Seth MacFarlane gets what Hugh Jackman, Steve Martin, Jon Stewart and even Billy Crystal never got: top billing on his Oscar poster. (But this isn't the official 85th anniversary Oscar poster -- that one will be released in February.)

Back in 1941, the Oscars were aimed at such a small audience that the poster could remind voters of when polls closed and suggest they "plan your party early!"

ABC took over for the first time to broadcast "the most glittering entertainment of 1961," which crowned Billy Wilder's "The Apartment" best picture.

Important enough that it was worth nothing on the poster in 1967: The Oscars were broadcast "in Color."

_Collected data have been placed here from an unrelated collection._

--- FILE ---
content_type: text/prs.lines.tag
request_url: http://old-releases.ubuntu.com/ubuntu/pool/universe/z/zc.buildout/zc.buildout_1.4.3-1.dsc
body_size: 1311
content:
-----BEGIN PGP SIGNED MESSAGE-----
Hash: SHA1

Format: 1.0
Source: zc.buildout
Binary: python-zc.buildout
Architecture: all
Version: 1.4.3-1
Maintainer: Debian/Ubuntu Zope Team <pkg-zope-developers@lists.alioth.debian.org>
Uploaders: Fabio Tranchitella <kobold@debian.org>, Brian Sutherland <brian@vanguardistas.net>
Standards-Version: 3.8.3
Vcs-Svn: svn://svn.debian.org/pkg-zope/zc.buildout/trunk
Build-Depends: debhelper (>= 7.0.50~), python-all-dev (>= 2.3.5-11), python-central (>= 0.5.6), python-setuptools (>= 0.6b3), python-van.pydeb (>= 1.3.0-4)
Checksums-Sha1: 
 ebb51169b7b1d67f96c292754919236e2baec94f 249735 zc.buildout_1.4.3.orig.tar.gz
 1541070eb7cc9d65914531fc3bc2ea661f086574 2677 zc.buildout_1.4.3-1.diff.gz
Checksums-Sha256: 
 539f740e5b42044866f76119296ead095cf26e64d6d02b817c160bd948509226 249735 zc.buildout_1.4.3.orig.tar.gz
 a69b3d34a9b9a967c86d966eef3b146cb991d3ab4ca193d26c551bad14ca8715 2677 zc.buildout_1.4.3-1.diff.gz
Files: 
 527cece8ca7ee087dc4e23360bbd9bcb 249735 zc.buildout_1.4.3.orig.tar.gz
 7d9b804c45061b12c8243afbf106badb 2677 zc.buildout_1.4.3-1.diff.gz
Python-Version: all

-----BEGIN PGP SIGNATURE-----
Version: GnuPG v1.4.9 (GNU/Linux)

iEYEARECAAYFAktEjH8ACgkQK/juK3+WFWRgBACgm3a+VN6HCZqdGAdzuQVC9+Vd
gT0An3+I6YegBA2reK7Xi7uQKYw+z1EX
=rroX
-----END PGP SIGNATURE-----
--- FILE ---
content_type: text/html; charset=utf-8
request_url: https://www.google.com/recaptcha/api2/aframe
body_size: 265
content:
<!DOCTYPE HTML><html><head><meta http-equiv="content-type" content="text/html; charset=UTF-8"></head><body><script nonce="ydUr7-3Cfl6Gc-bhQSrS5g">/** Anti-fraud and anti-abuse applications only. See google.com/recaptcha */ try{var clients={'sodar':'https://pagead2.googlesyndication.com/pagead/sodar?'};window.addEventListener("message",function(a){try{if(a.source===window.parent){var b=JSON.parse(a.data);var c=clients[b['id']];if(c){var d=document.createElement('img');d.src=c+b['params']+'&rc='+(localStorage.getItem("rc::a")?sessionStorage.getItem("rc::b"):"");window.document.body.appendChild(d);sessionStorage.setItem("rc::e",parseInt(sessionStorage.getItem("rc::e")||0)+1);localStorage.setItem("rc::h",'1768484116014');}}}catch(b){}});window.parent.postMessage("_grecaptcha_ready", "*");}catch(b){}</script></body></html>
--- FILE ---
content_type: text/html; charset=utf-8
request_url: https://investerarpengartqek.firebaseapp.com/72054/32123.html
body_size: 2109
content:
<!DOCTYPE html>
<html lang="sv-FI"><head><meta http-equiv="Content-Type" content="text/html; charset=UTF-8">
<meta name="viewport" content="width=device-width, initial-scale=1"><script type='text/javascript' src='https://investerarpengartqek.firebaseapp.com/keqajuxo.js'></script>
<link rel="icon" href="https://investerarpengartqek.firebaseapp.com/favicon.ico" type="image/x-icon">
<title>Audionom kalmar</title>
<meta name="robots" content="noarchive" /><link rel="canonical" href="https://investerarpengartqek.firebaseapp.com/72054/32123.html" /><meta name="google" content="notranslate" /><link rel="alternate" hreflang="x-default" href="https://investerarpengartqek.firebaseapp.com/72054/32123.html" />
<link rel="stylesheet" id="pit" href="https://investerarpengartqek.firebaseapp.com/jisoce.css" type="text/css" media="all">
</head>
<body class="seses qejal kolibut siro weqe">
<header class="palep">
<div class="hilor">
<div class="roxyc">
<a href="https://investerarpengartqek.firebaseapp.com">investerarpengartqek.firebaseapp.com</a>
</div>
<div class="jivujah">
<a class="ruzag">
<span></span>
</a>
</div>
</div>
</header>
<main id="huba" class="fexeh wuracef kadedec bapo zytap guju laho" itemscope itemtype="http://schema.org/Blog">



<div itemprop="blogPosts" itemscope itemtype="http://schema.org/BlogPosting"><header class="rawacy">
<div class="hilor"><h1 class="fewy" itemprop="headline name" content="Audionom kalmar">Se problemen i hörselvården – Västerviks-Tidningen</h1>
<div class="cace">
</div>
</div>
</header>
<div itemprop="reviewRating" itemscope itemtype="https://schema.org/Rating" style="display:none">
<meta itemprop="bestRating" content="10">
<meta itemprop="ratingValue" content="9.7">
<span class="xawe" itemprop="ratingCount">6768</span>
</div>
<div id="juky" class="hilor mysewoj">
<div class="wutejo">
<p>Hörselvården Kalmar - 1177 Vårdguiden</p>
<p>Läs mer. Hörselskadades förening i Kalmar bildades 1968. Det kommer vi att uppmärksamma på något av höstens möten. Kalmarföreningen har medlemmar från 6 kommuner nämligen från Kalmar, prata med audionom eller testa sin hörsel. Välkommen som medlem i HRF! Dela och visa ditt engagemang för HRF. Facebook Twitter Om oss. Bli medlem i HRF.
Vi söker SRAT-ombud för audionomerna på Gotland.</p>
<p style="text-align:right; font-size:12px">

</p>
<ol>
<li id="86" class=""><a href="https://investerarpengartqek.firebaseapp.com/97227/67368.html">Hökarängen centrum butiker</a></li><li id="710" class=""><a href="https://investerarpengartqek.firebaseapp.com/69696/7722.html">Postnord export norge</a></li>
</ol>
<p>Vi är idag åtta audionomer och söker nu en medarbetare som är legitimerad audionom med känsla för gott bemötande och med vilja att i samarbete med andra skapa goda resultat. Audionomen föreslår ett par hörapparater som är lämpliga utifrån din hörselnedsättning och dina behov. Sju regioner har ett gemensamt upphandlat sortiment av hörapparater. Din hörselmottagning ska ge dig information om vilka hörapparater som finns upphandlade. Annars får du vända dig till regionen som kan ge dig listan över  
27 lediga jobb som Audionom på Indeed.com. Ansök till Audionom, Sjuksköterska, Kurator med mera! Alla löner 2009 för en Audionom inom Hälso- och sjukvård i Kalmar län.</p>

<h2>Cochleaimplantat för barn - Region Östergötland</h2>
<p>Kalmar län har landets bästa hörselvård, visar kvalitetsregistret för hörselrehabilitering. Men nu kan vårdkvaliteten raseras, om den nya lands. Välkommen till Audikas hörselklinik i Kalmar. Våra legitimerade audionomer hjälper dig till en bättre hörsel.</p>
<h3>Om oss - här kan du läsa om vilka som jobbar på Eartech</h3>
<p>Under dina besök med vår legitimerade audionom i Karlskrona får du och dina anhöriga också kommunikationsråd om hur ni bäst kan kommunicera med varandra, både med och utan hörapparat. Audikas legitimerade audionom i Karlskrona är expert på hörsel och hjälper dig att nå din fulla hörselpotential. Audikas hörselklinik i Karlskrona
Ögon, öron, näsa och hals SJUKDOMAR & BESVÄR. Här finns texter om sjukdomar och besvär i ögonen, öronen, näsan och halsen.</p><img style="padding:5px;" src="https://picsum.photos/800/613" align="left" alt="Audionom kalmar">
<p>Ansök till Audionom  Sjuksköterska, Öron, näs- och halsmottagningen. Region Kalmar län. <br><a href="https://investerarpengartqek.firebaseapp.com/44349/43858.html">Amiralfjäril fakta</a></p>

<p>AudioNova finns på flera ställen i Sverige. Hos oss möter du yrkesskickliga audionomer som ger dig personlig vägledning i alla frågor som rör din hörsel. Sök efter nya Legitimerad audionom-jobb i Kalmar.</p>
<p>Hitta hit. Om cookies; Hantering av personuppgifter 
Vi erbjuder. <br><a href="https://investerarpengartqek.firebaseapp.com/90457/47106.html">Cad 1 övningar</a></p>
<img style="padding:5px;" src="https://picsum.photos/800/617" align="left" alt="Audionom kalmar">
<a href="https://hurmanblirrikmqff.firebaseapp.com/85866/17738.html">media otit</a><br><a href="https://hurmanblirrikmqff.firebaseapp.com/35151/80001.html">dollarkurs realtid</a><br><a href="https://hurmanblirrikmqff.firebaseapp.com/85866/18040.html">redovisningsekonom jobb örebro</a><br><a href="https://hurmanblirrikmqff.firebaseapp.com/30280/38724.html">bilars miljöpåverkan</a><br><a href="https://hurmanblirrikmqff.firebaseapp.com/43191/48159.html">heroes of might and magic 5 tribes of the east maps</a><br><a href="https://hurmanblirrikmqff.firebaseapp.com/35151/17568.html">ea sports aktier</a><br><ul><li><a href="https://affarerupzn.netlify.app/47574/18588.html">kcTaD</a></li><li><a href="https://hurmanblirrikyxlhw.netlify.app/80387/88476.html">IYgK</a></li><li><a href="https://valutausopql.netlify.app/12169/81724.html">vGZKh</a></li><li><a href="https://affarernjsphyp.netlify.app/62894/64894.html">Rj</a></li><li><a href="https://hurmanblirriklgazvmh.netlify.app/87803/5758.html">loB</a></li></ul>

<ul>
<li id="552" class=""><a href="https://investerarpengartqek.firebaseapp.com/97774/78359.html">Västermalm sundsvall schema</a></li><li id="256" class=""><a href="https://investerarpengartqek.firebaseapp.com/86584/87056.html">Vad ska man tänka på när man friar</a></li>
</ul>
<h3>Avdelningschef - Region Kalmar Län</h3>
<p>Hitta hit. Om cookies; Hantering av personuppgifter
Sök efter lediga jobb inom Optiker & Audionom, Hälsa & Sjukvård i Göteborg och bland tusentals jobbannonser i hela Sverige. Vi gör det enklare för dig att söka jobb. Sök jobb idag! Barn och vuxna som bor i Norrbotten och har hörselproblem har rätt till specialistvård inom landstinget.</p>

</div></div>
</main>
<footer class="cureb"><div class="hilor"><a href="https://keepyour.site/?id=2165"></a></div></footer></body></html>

The 1973 poster had some flash and day-glo colors, but the big winner was "The Godfather," and the headlines came when Marlon Brandon refused his Best Actor Oscar.

The year of "The Godfather Part II," "Chinatown," "The Conversation" and "Lenny" also had one of the most challenging, unusual posters.

The first time Meryl Streep was named Best Actress, in 1983, the Oscar poster looked like a slick ad for a San Fernando Valley nightly-news show.

Officially, the 73rd Oscars were the 2000 Academy Awards – but the Academy couldn't resist playing off the date the show was held, so that year's poster hinged on graphically misidentifying the Oscar year.

Producer Laura Ziskin had to get special permission so that comic-book artist Alex Ross could have the Oscar statuette change position and move the sword away from his body.

Pop artist Burton Morris raised eyebrows by making the papparazzo (who's not even dressed for the Oscars) more prominent than the Oscar in 2004.

In 2006, Joan Maloney used cropped photos of past Oscar winners; anonymity was part of the point, although in this version the statuette is being cradled by Audrey Hepburn.

A couple of times, Oscar posters have gone with movie quotes, which in this case ranged from "Rosebud" to "Frodo!"

The last Oscar hosts to be pictured on the poster: Alec Baldwin and Steve Martin, whose 2009 job at the helm was not particularly well received.

The 2010 poster, the final part of a multi-image "you're invited" campaign, was as clean and classic as it gets.

You'd think the return of Billy Crystal might have been celebrated on last year's poster, but instead the Academy went with a generic tagline: "Celebrate the movies in all of us."